9.-  Romería a la Santa Faz

         Días después de cada Semana Santa  llega el misticismo de la Santa Faz  que retumba en mi interior como una voz que me llamara al recogimiento y a la peregrinación más devota e ineludible.  En este día me veo forzado a bordar la calzada con mis pasos de vía crucis religioso desde el Ayuntamiento hasta el Monasterio acompañando la comitiva oficial con mi caña y pasos silenciosos, mientras pienso en ese rostro divino en el paño de la Verónica, y por un momento eludo los pensamientos mundanos y materiales, pido paz, por los enfermos y las víctimas de cualquier guerra, legal o ilegal. Camino solo entre la multitud, empujado por la fe que es solitaria e interior. Es una romería donde acuden todas las autoridades municipales e  incluso el Presidente de la Generalitat Valenciana de turno.

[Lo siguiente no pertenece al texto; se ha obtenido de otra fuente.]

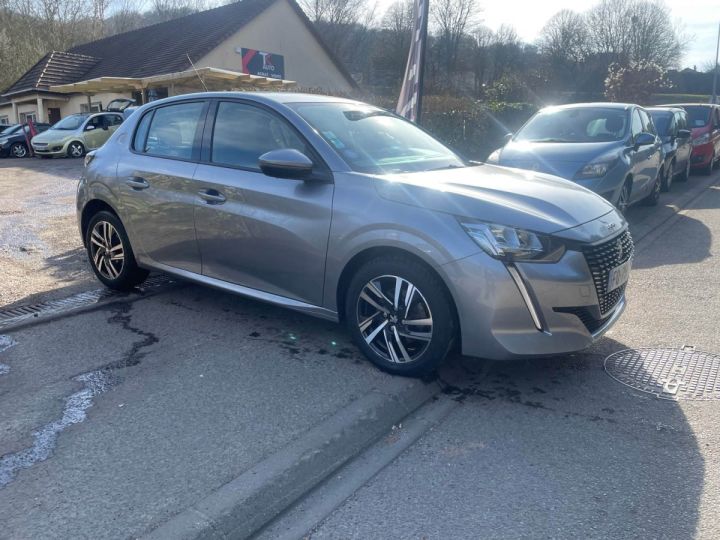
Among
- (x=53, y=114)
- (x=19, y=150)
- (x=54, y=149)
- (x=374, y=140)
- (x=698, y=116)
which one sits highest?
(x=374, y=140)

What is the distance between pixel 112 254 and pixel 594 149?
5.98 metres

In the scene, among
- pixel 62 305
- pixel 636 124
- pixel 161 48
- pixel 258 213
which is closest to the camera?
pixel 258 213

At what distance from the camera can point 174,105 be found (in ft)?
17.6

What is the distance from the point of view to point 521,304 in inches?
141

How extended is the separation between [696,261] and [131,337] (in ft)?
19.3

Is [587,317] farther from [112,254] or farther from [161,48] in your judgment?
[161,48]

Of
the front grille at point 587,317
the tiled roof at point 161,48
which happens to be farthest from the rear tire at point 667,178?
the tiled roof at point 161,48

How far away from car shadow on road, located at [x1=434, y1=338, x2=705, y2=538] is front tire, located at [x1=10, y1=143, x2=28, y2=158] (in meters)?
26.3

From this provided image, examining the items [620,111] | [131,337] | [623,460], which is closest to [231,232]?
[131,337]

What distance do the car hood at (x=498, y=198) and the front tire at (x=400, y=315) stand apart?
40 cm

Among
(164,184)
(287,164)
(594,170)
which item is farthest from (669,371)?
(594,170)

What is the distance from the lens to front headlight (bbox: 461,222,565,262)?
11.8 feet

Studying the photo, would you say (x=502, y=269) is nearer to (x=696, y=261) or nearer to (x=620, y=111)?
(x=696, y=261)

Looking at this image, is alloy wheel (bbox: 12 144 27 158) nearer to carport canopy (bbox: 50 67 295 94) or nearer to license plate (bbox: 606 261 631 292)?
carport canopy (bbox: 50 67 295 94)
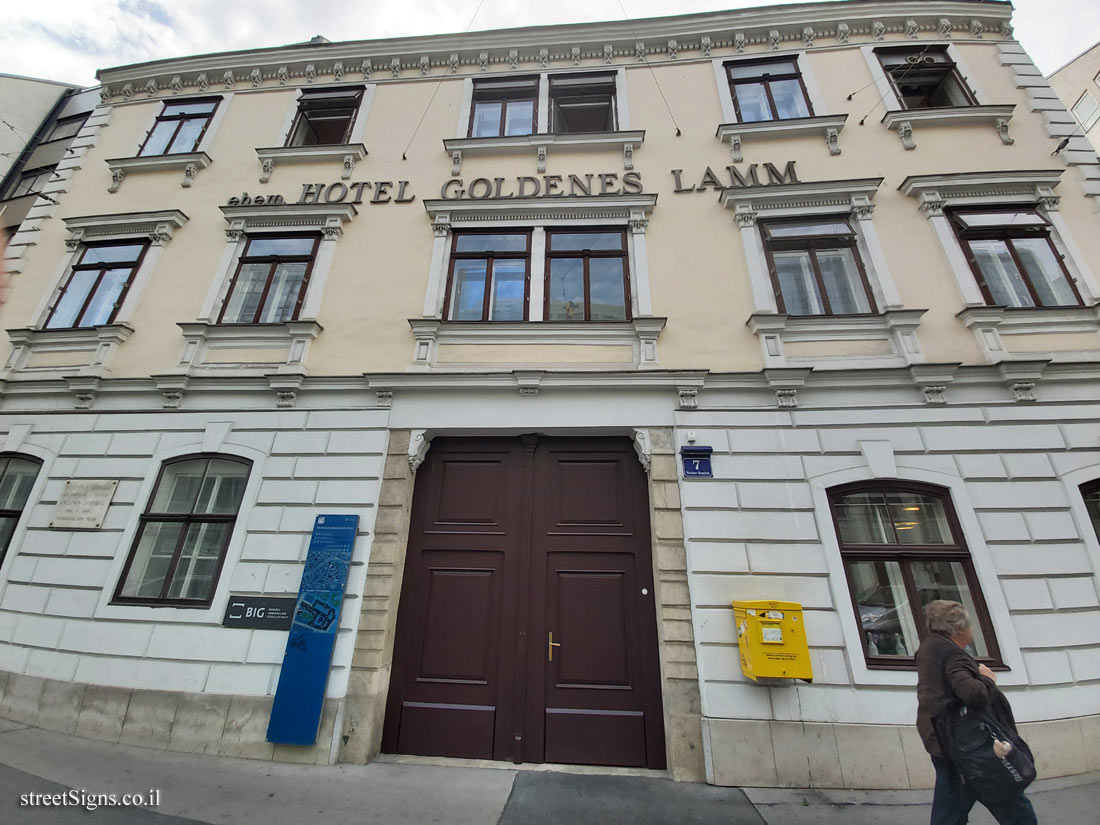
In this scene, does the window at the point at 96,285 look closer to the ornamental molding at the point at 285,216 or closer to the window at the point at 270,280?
the ornamental molding at the point at 285,216

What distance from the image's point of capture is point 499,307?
7.05 m


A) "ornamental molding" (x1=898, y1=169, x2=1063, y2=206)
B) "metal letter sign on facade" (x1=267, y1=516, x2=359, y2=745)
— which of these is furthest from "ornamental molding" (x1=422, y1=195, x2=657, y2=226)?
"metal letter sign on facade" (x1=267, y1=516, x2=359, y2=745)

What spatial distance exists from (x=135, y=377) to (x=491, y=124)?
7.28 m

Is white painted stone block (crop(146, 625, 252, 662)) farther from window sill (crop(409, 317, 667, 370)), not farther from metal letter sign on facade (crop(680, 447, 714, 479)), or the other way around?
metal letter sign on facade (crop(680, 447, 714, 479))

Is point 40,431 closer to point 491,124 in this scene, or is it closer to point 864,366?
point 491,124

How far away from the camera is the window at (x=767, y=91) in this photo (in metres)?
8.40

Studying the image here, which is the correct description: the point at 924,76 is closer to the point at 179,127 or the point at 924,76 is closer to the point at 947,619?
the point at 947,619

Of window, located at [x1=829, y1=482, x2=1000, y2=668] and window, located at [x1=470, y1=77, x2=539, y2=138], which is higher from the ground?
window, located at [x1=470, y1=77, x2=539, y2=138]

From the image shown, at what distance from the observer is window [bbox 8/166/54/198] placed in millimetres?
14346

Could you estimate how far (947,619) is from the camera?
3.23 metres

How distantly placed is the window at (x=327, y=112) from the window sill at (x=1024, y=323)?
11.1 metres

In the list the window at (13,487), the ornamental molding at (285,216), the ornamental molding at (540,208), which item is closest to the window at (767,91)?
the ornamental molding at (540,208)

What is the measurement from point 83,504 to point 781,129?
11.7 metres

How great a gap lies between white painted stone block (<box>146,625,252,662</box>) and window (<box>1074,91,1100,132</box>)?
96.7 feet
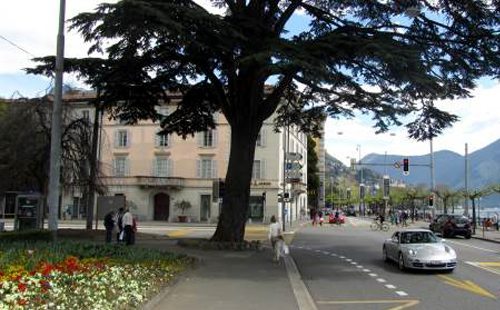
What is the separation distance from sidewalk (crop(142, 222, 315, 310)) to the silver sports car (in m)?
3.40

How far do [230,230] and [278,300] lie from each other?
14.2m

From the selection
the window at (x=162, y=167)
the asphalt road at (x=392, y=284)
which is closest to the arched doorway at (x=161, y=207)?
the window at (x=162, y=167)

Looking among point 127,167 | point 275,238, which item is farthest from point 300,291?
point 127,167

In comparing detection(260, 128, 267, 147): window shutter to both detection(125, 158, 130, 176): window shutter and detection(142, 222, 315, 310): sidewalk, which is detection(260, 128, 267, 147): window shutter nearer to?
detection(125, 158, 130, 176): window shutter

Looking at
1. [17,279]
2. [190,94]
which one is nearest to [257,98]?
[190,94]

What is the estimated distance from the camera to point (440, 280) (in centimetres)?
1808

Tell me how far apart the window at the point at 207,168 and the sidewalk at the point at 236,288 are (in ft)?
171

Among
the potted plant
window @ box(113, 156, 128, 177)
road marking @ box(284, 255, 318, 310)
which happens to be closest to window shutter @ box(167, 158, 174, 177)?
the potted plant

        Tras ocho kilómetros de alfombra asfaltada y cerrada al tráfico nos acercamos al Monasterio dirección a San Juan que fue construido en 1766 de estilo renacentista y fachada barroca, se lo dejaron  a cargo de las religiosas Clarisas de clausura. Sobre la pila bautismal una placa de mármol da testimonio de que por allí rindieron visitas todos los reyes de España.
        En el solemne y eclesiástico interior trepan exvotos en ofrendas de mandas o favores recibidos. Detrás del ábside, una rica capilla, en la que se guarda con tres llaves la sagrada reliquia (un lienzo en el que la Verónica enjugó el rostro Cristo camino del Calvario). Cuenta la historia que la reliquia fue traída desde Roma en el siglo XV. No podemos olvidar los estudios sobre la Santa Faz del doctor en Historia  y cronista de Alicante Enrique Cutillas Bernal.
        Tres llaves guardan la custodia en la basílica de Santa Faz. Cuando abierta la puerta, el obispo nos enseña a los feligreses la tan solemne y alabada reliquia, y el romero florece en nuestros báculos de caña, hemos conseguido el jubileo. Nuestros muchos pecados anuales han sido perdonados, nos sentimos lleno de una extraña energía espiritual que nos servirá para celebrar un ágape entre amigos y familiares.  Por un día los coches han cedido su fuerza avasalladora y han sido domesticados por el poder extraño de un día de romería reconfortante y religiosa para el cuerpo y el espíritu que nos hace olvidar el belicismo en que vivimos y el bombardeo de un estado permanente de propaganda política en la televisión.
        Pero si fuéramos verdaderos devotos, cualquier domingo nos debería valer para hacer una visita a la reliquia y pedir perdón por nuestros muchos errores morales y éticos, y sentirnos verdaderamente aliviados de nuestro dolor de hierros y bridas entre los que vivimos aherrojados o apresados por hierros.